Hava gücünü elinde tutanların şerrinden
Felak Sûresi’ndeki 4. ayette geçen "en-neffâsâtü" kelimesi çoğuldur. Kelimenin bir manası da jet uçaklarıdır. Karanlık gruplar/çeteler bazen zalim ve emperyalist devletler şayet kötü ve hain emellerine ulaşmak için -her türlü karanlık oyun ve entrikaları çevirdiklerinde sonuç alamazlarsa- gerekirse "kara güçlerinin" yanında "hava güçlerini" de devreye sokarlar. İhtiyaç duyduklarında planın bir parçası olarak havalandıracakları uçaklarla bombardımana tabi tutacakları mekanlar üzerinden muhaliflerinin adını haine/teröriste çıkarır, bu oyunlarıyla insanlık, dostluk, arkadaşlık, akrabalık ve hatta annelik-babalık ve kardeşlik bağlarını altüst ederler.

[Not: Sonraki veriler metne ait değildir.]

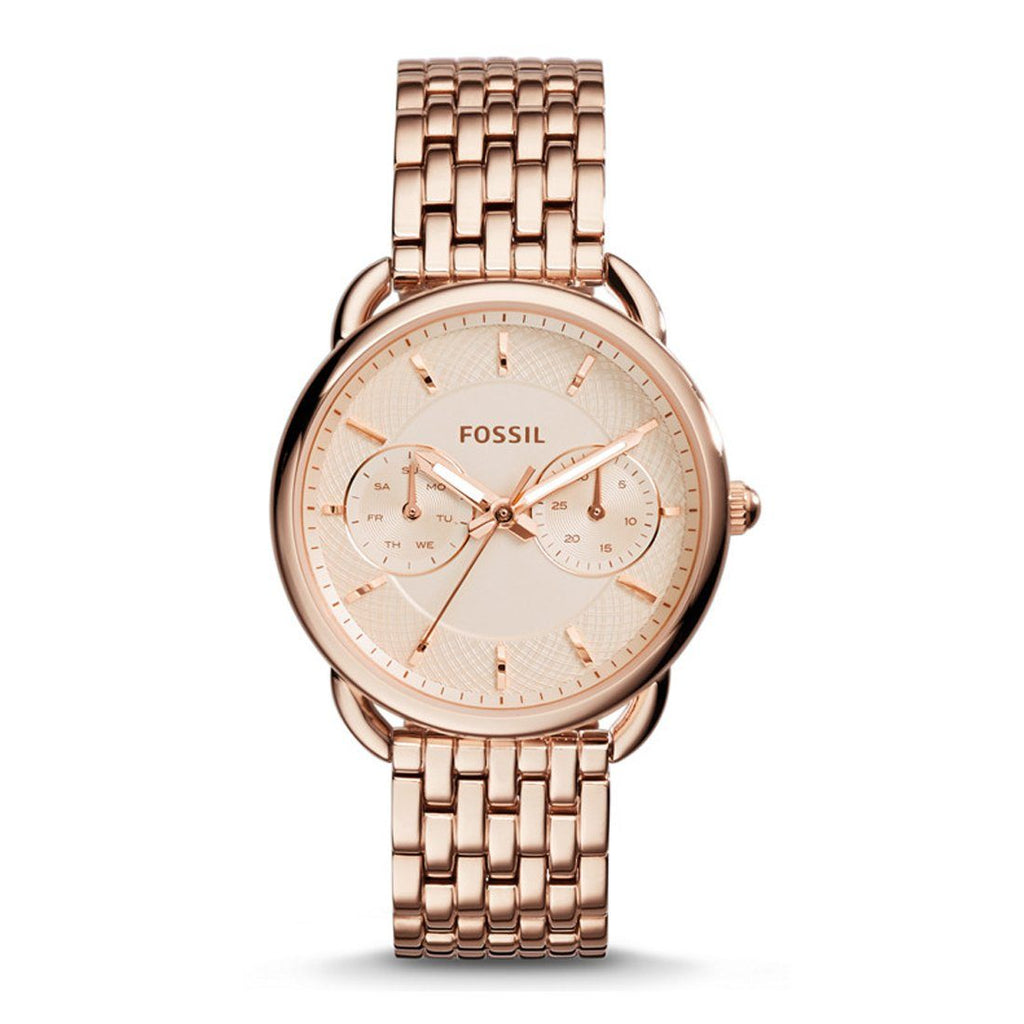 Fossil Ladies Rose Gold Watch Model ES3713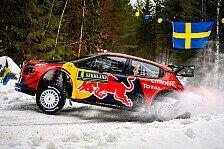 WRC - Video: Rallye Schweden 2019: Unfälle, Dreher und Abflüge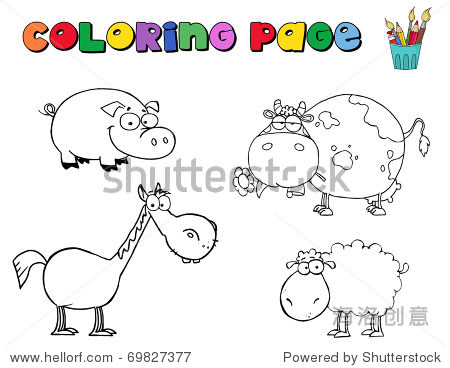 幼儿农场里的动物简笔画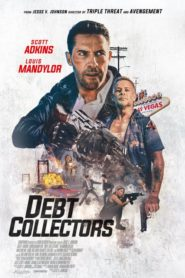 Debt Collectors 2020 Stream Film Deutsch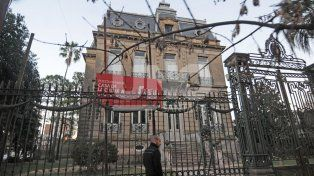 Licitan obras de restauración de la Casa de la Cultura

Bu açıdan bin büyücü bir araya gelse bu politika cambazlarının kararlarıyla havalanan bir jet uçağının ya da atılan güdümlü/zehirli füzelerin ya da kalkan bir savaş helikopterinin verdiği zararı veremezler. Bu global çapta düşünülebileceği gibi, lokal olarak 15 Temmuz hadisesi bile bunun apaçık bir ispatıdır. Siyasetçilerin ve yandaş gazetecilerin ve dahi sözde yazar tetikçi/büyücü kalemlerin veremediği zararı, hala kimin emriyle kaldırıldığı belli olmayan, hatta Genelkurmay başkanının yayınlayacağı tek bir cümlelik genelgeyle havalanamayacak jetler vermiş; milletin sıla-i rahim bağları bombalanmıştır. Meclisin bombalandığı şüphelidir fakat milletin yakınlık bağlarının bombalandığı ve tarumar edildiği kesindir. Jetler sözde Aksaray'ı bulup vuramamıştır fakat sıla-ı rahim bağlarına tam isabet etmiştir.